Passwords were once considered an excellent first line of defense when it came to protecting your data. And while there has been a push to create more complex password combos filled with letters, numbers, symbols and so forth, the reality of today’s hacker-breached world is that passwords are no longer enough to keep your information safe. Below are five reasons why passwords aren’t enough to keep your data secure.
- Most people choose easy passwords to crack: Cited in an Entrepreneur article, 90% of employee passwords are crackable within six hours. We are all guilty of this faux pas. When we assign passwords to our applications, we only think of ease of use – what password will I most easily remember? My birthday, pet’s name, street address, maiden name and so on. More often than not, we choose passwords that are personal to our life.
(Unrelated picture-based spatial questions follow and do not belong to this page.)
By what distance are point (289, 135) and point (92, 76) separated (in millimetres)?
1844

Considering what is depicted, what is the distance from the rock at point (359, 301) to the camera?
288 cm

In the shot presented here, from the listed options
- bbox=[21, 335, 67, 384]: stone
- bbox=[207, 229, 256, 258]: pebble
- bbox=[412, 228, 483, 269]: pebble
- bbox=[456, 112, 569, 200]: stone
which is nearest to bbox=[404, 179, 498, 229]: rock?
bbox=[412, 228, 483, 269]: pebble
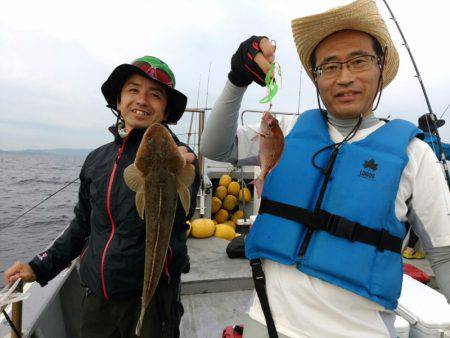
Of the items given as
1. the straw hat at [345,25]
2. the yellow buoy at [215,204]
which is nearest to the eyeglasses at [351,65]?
the straw hat at [345,25]

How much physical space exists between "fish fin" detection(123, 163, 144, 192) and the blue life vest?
88 centimetres

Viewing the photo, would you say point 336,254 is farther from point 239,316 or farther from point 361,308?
point 239,316

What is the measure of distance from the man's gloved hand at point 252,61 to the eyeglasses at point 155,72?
762 mm

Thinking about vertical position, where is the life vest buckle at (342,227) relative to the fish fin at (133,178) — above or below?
below

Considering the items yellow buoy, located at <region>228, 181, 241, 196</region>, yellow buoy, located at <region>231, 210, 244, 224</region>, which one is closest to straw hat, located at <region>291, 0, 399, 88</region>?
yellow buoy, located at <region>228, 181, 241, 196</region>

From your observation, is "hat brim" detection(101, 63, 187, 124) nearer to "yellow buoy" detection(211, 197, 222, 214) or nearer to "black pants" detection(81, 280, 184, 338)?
"black pants" detection(81, 280, 184, 338)

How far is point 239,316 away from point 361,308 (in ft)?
10.8

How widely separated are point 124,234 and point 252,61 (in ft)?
5.29

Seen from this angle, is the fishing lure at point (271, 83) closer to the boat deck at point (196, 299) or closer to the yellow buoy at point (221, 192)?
the boat deck at point (196, 299)

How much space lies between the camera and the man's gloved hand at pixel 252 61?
207 cm

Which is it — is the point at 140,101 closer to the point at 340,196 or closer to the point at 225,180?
the point at 340,196

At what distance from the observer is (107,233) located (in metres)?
2.63

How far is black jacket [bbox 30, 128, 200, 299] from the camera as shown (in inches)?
99.3

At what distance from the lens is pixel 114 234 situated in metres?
2.57
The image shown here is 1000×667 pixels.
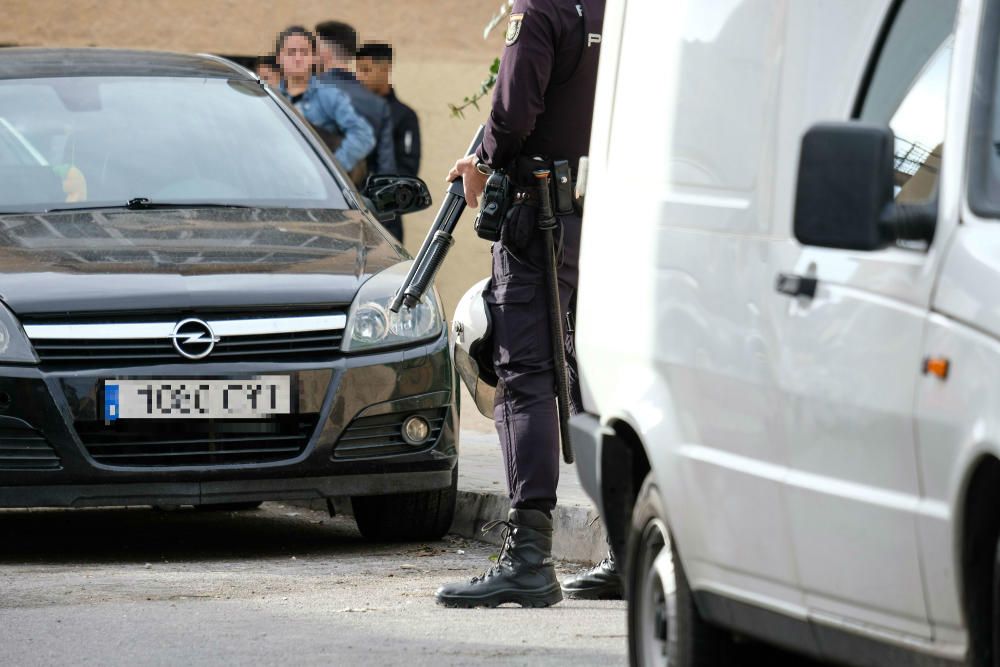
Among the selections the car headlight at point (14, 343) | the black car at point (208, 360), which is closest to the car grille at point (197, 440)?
the black car at point (208, 360)

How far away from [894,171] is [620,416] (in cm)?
106

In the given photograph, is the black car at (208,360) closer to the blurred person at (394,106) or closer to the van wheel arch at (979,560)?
the van wheel arch at (979,560)

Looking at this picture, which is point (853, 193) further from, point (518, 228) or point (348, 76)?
point (348, 76)

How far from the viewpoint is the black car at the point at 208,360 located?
21.6 feet

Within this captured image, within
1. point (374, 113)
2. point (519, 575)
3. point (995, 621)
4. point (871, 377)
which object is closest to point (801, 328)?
point (871, 377)

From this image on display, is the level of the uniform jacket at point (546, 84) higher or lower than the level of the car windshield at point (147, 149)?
higher

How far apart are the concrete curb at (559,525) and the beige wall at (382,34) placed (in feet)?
25.3

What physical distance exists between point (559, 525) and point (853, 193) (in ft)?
13.4

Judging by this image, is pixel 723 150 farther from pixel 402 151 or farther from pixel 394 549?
pixel 402 151

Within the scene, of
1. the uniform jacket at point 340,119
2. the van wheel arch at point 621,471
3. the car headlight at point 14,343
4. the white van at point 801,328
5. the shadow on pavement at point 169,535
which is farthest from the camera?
the uniform jacket at point 340,119

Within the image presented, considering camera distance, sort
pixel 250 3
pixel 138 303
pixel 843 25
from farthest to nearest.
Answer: pixel 250 3 → pixel 138 303 → pixel 843 25

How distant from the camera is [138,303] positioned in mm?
6664

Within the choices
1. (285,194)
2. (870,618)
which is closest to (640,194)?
(870,618)

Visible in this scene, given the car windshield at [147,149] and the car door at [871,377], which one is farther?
the car windshield at [147,149]
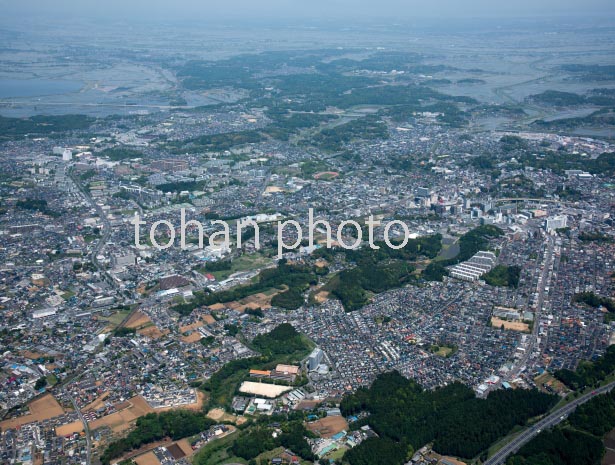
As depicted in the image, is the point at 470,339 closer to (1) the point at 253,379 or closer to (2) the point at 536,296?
(2) the point at 536,296

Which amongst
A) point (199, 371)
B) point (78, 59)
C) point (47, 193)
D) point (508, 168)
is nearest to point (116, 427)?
point (199, 371)

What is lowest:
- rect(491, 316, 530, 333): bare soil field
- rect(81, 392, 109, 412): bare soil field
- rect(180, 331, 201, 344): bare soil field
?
rect(81, 392, 109, 412): bare soil field

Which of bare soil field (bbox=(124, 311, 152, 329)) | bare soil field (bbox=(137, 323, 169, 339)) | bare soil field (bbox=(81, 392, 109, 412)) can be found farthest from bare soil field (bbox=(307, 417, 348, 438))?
bare soil field (bbox=(124, 311, 152, 329))

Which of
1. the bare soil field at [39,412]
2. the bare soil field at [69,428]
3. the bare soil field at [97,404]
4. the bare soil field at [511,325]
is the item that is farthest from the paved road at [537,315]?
the bare soil field at [39,412]

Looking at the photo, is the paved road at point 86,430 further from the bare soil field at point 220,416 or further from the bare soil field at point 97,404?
the bare soil field at point 220,416

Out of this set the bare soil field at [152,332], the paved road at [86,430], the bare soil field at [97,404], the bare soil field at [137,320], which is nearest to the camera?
the paved road at [86,430]

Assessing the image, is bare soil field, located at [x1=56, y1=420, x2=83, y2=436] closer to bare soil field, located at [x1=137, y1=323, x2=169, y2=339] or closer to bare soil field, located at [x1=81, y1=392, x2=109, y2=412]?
bare soil field, located at [x1=81, y1=392, x2=109, y2=412]
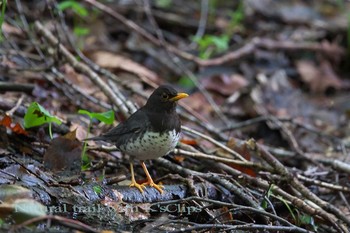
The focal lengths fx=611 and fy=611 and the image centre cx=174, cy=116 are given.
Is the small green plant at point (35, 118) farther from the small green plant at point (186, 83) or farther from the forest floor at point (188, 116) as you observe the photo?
the small green plant at point (186, 83)

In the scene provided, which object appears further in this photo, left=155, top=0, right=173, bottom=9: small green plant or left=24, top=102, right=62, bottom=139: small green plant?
left=155, top=0, right=173, bottom=9: small green plant

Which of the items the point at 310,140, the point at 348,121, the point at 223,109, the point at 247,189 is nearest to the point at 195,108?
the point at 223,109

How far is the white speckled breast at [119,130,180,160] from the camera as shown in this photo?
14.1ft

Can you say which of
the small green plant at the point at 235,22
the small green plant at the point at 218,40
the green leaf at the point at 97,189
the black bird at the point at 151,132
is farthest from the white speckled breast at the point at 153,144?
A: the small green plant at the point at 235,22

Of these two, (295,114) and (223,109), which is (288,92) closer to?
(295,114)

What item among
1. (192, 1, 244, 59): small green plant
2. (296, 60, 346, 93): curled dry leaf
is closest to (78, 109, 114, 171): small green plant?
(192, 1, 244, 59): small green plant

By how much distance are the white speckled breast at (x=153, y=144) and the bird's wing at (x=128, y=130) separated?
0.07 m

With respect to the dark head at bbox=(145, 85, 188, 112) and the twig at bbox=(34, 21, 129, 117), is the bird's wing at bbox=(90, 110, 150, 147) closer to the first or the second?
the dark head at bbox=(145, 85, 188, 112)

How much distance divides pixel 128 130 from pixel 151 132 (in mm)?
208

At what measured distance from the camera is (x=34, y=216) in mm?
3135

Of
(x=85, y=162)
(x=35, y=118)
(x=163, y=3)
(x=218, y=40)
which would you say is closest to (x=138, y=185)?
(x=85, y=162)

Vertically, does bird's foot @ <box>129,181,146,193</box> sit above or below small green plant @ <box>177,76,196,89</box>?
below

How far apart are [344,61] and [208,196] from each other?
595cm

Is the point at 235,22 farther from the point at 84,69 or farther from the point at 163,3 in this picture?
the point at 84,69
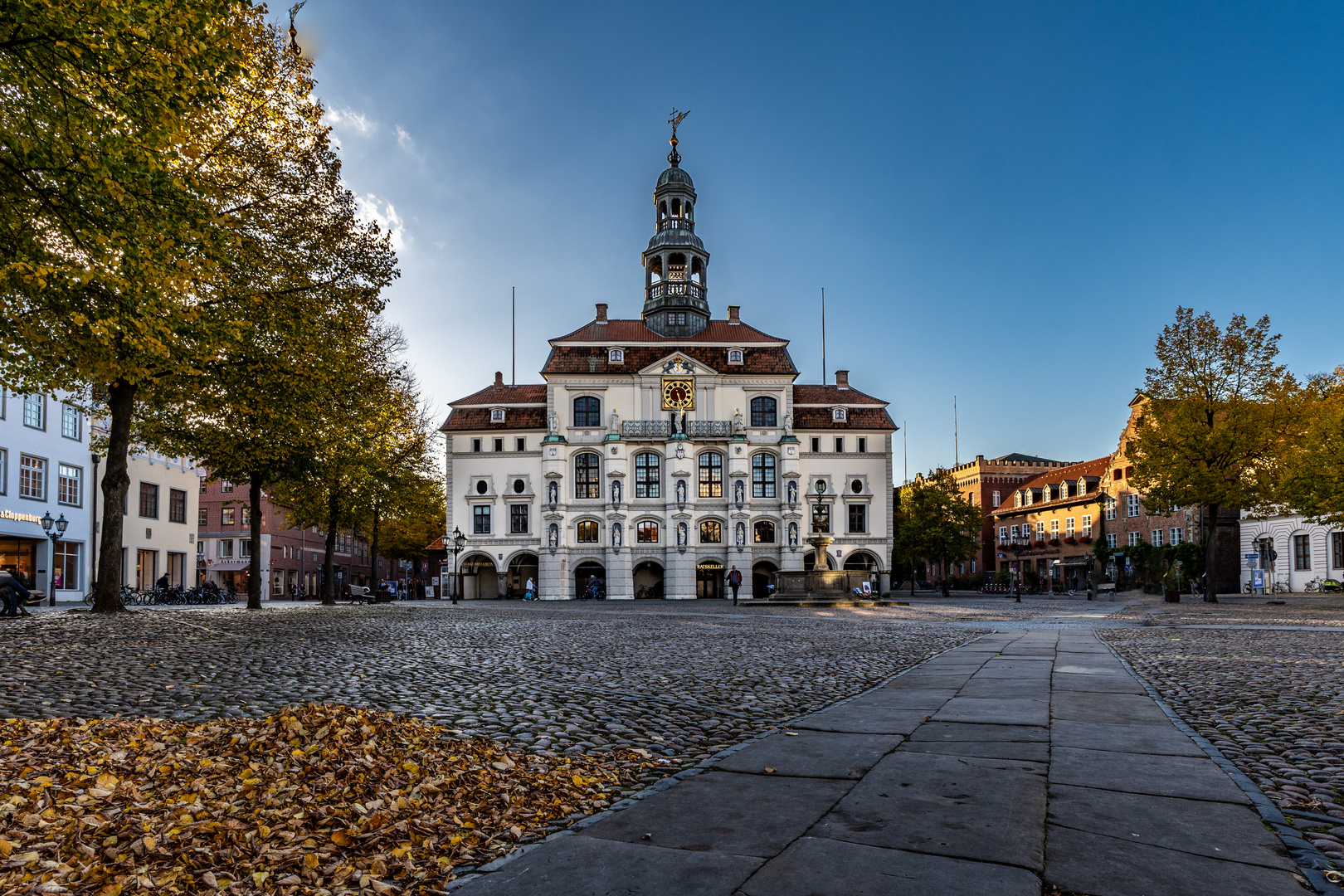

While this makes it easy for us to remember them, it also makes it easier for hackers, as this is often information that is public and even an amateur hacker could crack the code. Moreover, how many times has a social media friend sent out a survey and asked for information about pets, elementary school, or favorite food? This information is all frequently used for passwords.
- Most people use the same password for multiple accounts: Cited in the same Entrepreneur article, 65% of people use the same password for all their accounts/applications. Again, it’s all about ease of use and it’s easier to remember just one or two passwords rather than create a new one for each account or application you have. The problem with this is that as soon as your universal password is hacked, they have easy access to ALL of your networks or applications that share the same one.
- People keep their passwords in plain sight: Cited in the Entrepreneur article, 47% of people maintain a spreadsheet to remember their passwords; 31% use another form of electronic storage to remember them and 27% write their passwords on paper. Whether people realize it or not, most of us leave our passwords out in plain sight for everyone to see. Too often we select the option “remember password on this computer” or even keep a hard copy posted by the PC, a note on our phone or computer or USB that lists all of the password/login combinations.
- Even complex passwords aren’t safe: Even as people put importance on making a “complex: password by incorporating numbers, capital letters and symbols, hackers are too sophisticated these days. For today’s standards of data breaches, good password or not, hackers have more sophisticated measures to get inside your network.
- Access Controls are too Loose: No matter how great you think your password is, oftentimes when you are on corporate applications your security depends on access control from your IT team. There are two types of access controls. Authorization controls verify that the user ID and related password have been authorized to access the network. Authentication controls confirm that ID and password belong to the person who is attempting to gain access to the network. This includes security questions and, in some higher-risk environments, biometrics. It is obviously easy to give someone the answer to your security question. And with the Bring Your Own Device phenomena allowing us to use our devices anywhere, anytime, IT loosens access controls to allow access to these applications from non-corporate sanctioned devices.
By now, hopefully it is clear that passwords alone can’t keep your information protected; however, there are alternatives to simple passwords, such as layers of passwords for certain documents, document encryption, and controls over who and how long a person can have access to a document. Whatever you decide, it’s time for us to take a serious look at our passwords and how we are managing the protection of our information.